POLICE officers searching for Ben Needham - the Sheffield toddler who disappeared on the Greek island of Kos – have completed their search of a field near where he disappeared.
A team from South Yorkshire travelled to the holiday isle earlier this week to look for the possible remains of Ben, who was aged just 21 months when he disappeared from outside a farmhouse his grandparents, Eddie and Christine Needham, were renovating in 1991.
Police have spent the week searching a field next to the farmhouse, where a builder was dumping rubble on the day Ben vanished.
Greek authorities wanted to rule out the possibility Ben may have wandered into the field and been accidentally buried.
Detective Superintendent Matt Fenwick South Yorkshire Police said: “Police teams out in Kos have not found anything this week.
“The search was completed at 4pm, Greek time yesterday.
“South Yorkshire Police are continuing to support the Greek authorities and Ben’s family.”
Specialist equipment including ground scanners were used in the search to look for signs of a child’s body.
South Yorkshire Police dogs trained to detect human remains were also used, but by yesterday afternoon the search team had failed to unearth anything of significance.

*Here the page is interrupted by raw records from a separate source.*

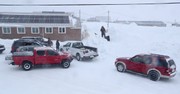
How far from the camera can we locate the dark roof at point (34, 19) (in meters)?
31.5

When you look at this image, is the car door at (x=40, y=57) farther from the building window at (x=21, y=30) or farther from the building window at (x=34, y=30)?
the building window at (x=21, y=30)

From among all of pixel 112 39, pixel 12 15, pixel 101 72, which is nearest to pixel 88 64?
pixel 101 72

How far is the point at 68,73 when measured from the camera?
14211mm

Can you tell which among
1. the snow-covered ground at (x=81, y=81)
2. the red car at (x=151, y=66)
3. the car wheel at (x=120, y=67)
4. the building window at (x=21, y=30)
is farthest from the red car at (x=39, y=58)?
the building window at (x=21, y=30)

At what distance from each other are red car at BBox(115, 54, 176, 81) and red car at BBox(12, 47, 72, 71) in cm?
467

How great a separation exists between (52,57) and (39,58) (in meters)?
1.01

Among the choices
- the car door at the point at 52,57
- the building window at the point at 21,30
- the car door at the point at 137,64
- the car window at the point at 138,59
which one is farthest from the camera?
the building window at the point at 21,30

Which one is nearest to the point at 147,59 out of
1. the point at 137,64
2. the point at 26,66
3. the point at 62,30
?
the point at 137,64

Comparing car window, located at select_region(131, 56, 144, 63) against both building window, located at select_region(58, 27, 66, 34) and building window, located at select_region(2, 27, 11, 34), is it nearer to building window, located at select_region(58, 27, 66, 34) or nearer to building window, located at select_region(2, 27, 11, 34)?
building window, located at select_region(58, 27, 66, 34)

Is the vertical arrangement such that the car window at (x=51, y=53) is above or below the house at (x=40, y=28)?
below

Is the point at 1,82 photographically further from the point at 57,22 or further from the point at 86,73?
the point at 57,22

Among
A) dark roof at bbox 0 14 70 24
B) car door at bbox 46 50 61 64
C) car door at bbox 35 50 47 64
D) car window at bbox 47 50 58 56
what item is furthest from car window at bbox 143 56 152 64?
dark roof at bbox 0 14 70 24

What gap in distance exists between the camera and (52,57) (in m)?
15.4

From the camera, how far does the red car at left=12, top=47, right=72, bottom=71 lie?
48.2 feet
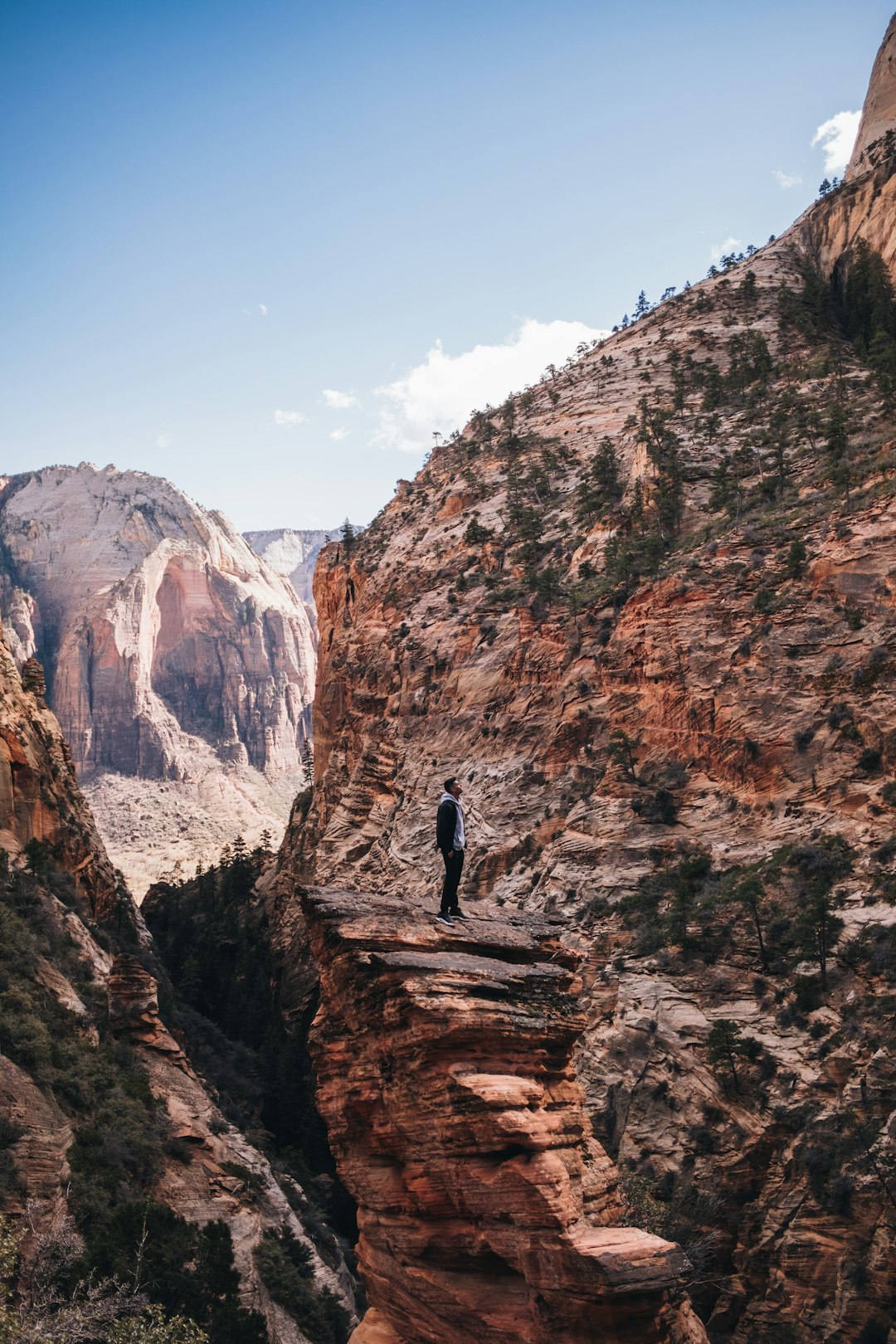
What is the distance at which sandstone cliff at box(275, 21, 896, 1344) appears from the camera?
96.8 feet

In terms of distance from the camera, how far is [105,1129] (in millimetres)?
30781

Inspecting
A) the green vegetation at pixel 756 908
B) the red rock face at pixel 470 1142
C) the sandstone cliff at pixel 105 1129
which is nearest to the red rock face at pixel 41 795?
the sandstone cliff at pixel 105 1129

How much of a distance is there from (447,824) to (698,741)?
28.5 m

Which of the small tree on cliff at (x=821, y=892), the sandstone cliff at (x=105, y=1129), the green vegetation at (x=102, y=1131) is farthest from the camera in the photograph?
the small tree on cliff at (x=821, y=892)

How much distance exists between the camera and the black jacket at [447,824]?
17.1m

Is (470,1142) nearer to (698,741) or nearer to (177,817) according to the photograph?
(698,741)

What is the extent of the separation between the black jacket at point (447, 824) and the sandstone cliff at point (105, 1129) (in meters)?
11.0

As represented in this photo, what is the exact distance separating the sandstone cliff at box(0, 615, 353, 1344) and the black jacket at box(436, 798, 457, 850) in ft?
36.1

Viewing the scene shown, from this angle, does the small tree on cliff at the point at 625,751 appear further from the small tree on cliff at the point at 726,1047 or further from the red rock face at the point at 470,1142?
the red rock face at the point at 470,1142

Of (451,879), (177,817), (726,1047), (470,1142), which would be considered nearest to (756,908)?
(726,1047)

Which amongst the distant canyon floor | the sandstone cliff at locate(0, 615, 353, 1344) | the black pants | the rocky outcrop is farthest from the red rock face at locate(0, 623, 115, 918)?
the distant canyon floor

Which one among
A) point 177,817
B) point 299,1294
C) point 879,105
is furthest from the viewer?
point 177,817

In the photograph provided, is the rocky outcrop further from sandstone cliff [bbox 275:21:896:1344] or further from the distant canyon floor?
the distant canyon floor

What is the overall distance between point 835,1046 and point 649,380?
179 ft
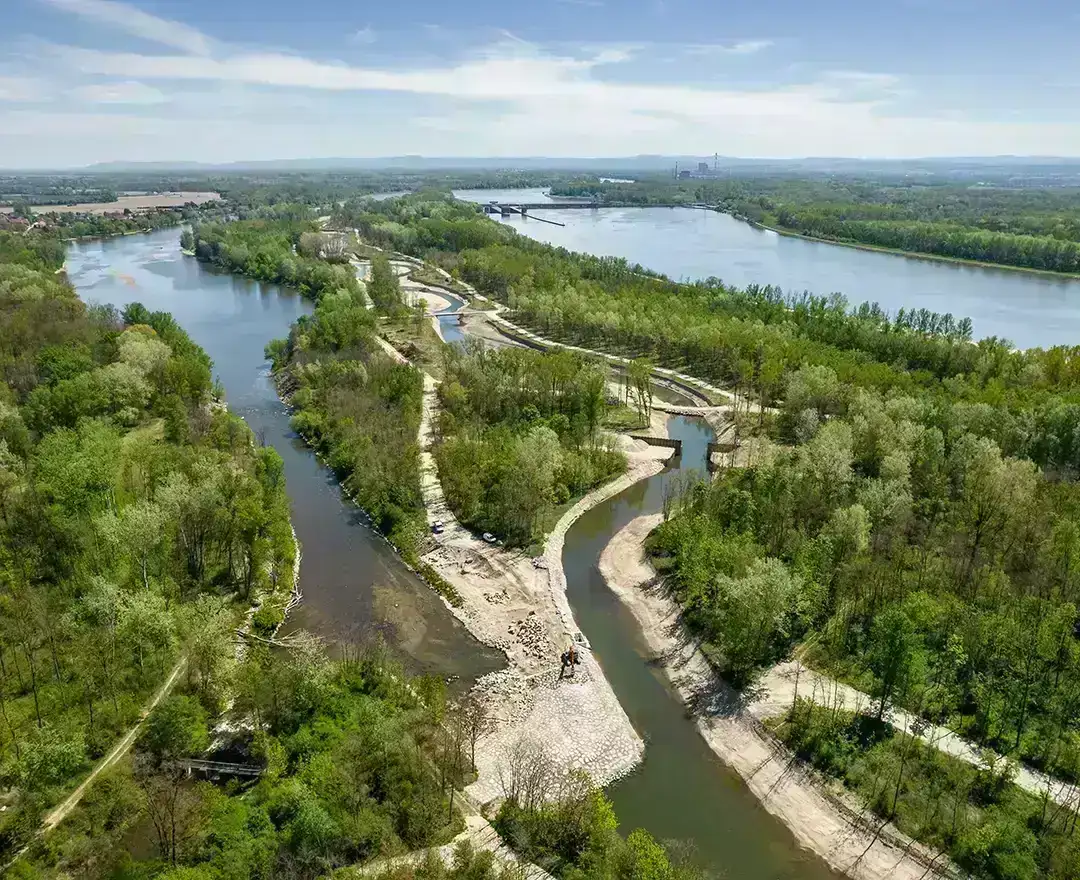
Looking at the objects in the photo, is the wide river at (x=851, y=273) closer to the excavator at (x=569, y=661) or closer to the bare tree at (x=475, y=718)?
the excavator at (x=569, y=661)

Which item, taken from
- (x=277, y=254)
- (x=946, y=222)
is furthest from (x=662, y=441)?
(x=946, y=222)

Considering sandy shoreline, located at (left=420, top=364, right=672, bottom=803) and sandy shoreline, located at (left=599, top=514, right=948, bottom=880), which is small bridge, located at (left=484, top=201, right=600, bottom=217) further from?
sandy shoreline, located at (left=599, top=514, right=948, bottom=880)

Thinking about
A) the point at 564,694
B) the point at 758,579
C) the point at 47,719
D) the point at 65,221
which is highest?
the point at 65,221

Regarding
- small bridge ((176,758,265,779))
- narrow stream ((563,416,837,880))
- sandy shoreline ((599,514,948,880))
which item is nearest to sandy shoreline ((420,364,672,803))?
narrow stream ((563,416,837,880))

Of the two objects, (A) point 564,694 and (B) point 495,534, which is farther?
(B) point 495,534

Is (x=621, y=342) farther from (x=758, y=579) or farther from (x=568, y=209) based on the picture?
(x=568, y=209)

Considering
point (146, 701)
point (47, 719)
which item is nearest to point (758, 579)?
point (146, 701)

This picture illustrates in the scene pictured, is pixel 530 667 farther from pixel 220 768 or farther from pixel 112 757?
pixel 112 757

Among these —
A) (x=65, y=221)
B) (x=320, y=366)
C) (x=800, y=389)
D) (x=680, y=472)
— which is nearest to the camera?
(x=680, y=472)
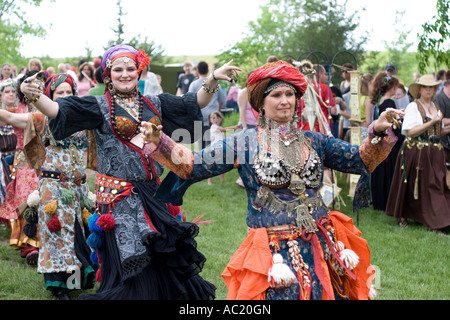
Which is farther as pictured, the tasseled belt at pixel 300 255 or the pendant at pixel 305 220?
the pendant at pixel 305 220

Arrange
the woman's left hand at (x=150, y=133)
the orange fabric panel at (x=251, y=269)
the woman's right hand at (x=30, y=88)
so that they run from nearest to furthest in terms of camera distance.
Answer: the woman's left hand at (x=150, y=133) → the orange fabric panel at (x=251, y=269) → the woman's right hand at (x=30, y=88)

Some fragments of metal toys were found, leading to fears they may have been the Dinky cars Ben was playing with when he vanished.
But yesterday, with most of the field excavated, there were no signs of Ben’s body.
Det Supt Fenwick said yesterday: “We found a lot of animal bones, toys, rubbish, beer cans and so forth.
“It’s a been a difficult, but very thorough examination of the land.
“Even after the search we’ve done, you can never say 100 per cent, but the search has been so extensive and thorough that once complete it will be very unlikely he (Ben) could be in the specific locations we’ve searched.”
Ben’s mum Kerry Grist, aged 40, of Ecclesfield, has always maintained her son is still alive and believes he was abducted.
She travelled to Kos with the search team, but said she was viewing the excavation of the field as a ‘elimination’ exercise.
Supt Fenwick said: “It’s been difficult and distressing for Kerry as we have been following a line of inquiry that could only have meant Ben had died.”
Speaking about the disappearance of her son 21 years ago, Kerry said: “We all live with broken hearts although we try to live a normal life as possible. It really does physically feel like my heart is broken.
“My dad had a heart attack several years ago and it was because it was broken. I still get scared if I start crying it won’t stop.”